_YOUR INSTRUCTIONS_
Write out the discussion below about statically linking audio libraries, word for word and in full.

_SELECTED PASSAGE_

Is there any mechanism in the compile settings to link to these libraries statically

I don't think linking statically an entire audio eco-system is a good idea. Alsa is pretty big, with lot of lib and conf files link to the system it's running...

or via the usual dynamic library path search, at compile time?

That would be great. I think these are automatically included because they don't fit manylinux1 requirements. Nothing in auditwheel to not touch some specified libs?

Is there a mailing list to ask about these issues - and why they do the linking as they do?

I'll ask...

What would be ideal is a post-install hook when installing a wheel. I just tried and running this script, with the same privileges used for the installation) just after the installation fixes all problems:

import os
import pyo

directory = os.path.dirname(pyo.__file__)
libs = os.listdir(os.path.join(directory, ".libs"))

withlibasound = withlibjack = False
libasound = libjack = ""

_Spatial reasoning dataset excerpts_
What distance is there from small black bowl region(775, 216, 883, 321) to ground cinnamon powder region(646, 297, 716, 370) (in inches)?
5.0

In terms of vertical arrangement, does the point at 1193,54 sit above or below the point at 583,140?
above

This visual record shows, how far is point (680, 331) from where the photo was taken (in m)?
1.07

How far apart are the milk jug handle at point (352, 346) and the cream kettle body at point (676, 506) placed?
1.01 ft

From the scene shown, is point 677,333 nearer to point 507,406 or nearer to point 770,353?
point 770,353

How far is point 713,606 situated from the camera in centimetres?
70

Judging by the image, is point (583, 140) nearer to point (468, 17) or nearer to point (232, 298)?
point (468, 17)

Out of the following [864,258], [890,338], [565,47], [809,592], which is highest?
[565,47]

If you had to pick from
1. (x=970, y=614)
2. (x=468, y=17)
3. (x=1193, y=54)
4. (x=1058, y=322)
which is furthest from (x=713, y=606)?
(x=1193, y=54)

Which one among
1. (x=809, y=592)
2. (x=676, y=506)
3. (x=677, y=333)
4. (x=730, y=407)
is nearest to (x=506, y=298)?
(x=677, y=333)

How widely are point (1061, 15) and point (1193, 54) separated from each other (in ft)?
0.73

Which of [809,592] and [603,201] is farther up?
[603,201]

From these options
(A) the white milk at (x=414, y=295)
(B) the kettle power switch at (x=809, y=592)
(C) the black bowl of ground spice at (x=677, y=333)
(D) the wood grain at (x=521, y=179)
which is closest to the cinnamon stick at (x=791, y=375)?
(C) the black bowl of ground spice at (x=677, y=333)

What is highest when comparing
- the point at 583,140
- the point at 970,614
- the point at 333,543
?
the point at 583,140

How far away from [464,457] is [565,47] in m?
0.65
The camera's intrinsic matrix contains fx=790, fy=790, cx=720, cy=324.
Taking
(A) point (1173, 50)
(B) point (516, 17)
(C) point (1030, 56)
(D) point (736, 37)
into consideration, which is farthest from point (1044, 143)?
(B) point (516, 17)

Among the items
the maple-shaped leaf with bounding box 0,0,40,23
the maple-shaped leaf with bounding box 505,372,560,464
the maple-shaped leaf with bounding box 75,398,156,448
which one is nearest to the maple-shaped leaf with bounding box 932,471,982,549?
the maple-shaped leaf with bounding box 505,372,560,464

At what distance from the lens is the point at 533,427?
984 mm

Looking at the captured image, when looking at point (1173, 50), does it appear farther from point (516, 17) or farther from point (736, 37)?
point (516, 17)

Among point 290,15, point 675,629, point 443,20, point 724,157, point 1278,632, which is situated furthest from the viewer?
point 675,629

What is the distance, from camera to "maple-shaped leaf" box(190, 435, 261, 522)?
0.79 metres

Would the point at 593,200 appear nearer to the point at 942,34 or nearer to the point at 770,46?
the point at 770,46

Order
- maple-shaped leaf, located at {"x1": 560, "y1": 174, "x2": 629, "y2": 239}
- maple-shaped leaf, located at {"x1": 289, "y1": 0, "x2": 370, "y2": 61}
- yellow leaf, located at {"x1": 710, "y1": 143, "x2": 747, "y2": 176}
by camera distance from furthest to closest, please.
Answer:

_SOLUTION BELOW_
Is there any mechanism in the compile settings to link to these libraries statically

I don't think linking statically an entire audio eco-system is a good idea. Alsa is pretty big, with lot of lib and conf files link to the system it's running...

or via the usual dynamic library path search, at compile time?

That would be great. I think these are automatically included because they don't fit manylinux1 requirements. Nothing in auditwheel to not touch some specified libs?

Is there a mailing list to ask about these issues - and why they do the linking as they do?

I'll ask...

What would be ideal is a post-install hook when installing a wheel. I just tried and running this script, with the same privileges used for the installation) just after the installation fixes all problems:

import os
import pyo

directory = os.path.dirname(pyo.__file__)
libs = os.listdir(os.path.join(directory, ".libs"))

withlibasound = withlibjack = False
libasound = libjack = ""